- Given problem -
Write out all entries word for word.

- Input data -
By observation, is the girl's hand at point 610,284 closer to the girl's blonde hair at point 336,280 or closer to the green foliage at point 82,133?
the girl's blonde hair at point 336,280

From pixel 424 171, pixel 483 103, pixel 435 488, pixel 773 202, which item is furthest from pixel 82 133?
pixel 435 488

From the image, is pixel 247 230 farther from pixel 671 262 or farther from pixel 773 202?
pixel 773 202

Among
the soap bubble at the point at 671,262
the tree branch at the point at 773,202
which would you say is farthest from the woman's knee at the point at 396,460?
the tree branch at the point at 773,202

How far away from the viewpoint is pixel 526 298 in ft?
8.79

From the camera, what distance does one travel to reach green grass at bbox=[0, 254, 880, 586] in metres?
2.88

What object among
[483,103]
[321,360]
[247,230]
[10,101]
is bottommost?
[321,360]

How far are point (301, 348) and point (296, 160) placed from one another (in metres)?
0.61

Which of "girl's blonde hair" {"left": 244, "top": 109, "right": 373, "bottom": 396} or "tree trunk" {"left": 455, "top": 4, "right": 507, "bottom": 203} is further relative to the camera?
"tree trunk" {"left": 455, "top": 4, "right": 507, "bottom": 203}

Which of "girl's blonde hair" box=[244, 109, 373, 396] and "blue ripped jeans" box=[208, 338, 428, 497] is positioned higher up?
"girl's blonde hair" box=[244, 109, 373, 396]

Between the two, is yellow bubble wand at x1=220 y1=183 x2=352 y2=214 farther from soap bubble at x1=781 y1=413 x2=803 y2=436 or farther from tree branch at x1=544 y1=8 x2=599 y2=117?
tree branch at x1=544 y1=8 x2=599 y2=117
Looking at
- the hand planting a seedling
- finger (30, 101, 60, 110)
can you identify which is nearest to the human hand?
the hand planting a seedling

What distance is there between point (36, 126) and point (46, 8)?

- Complete answer -
By observation, is the girl's hand at point 610,284 closer to the girl's blonde hair at point 336,280 or closer to the green foliage at point 82,133?
the girl's blonde hair at point 336,280

From pixel 424 171, pixel 483 103, pixel 435 488, pixel 773 202, which item is furthest from pixel 82 133?
pixel 435 488

From the image, is pixel 247 230 farther from pixel 671 262 or farther from pixel 773 202?
pixel 773 202

Among
the soap bubble at the point at 671,262
the tree branch at the point at 773,202
which would you say is farthest from the woman's knee at the point at 396,460?
the tree branch at the point at 773,202

How far away from the viewpoint is pixel 526 298 in ft?
8.79

From the camera, what distance does one travel to reach green grass at bbox=[0, 254, 880, 586] in metres?
2.88

What object among
[483,103]
[321,360]
[247,230]
[10,101]
is bottommost?
[321,360]

How far are point (301, 348) and point (296, 160) placed from one another (in metres)?
0.61

Which of "girl's blonde hair" {"left": 244, "top": 109, "right": 373, "bottom": 396} or "tree trunk" {"left": 455, "top": 4, "right": 507, "bottom": 203} is further relative to the camera?
"tree trunk" {"left": 455, "top": 4, "right": 507, "bottom": 203}

Which of "girl's blonde hair" box=[244, 109, 373, 396] and "blue ripped jeans" box=[208, 338, 428, 497] is positioned higher up?
"girl's blonde hair" box=[244, 109, 373, 396]

Between the two, is yellow bubble wand at x1=220 y1=183 x2=352 y2=214 farther from soap bubble at x1=781 y1=413 x2=803 y2=436 or farther from tree branch at x1=544 y1=8 x2=599 y2=117?
tree branch at x1=544 y1=8 x2=599 y2=117
Looking at
- the hand planting a seedling
- finger (30, 101, 60, 110)
can you identify which is nearest to the human hand?
the hand planting a seedling

What distance is there between point (36, 126) and point (46, 8)?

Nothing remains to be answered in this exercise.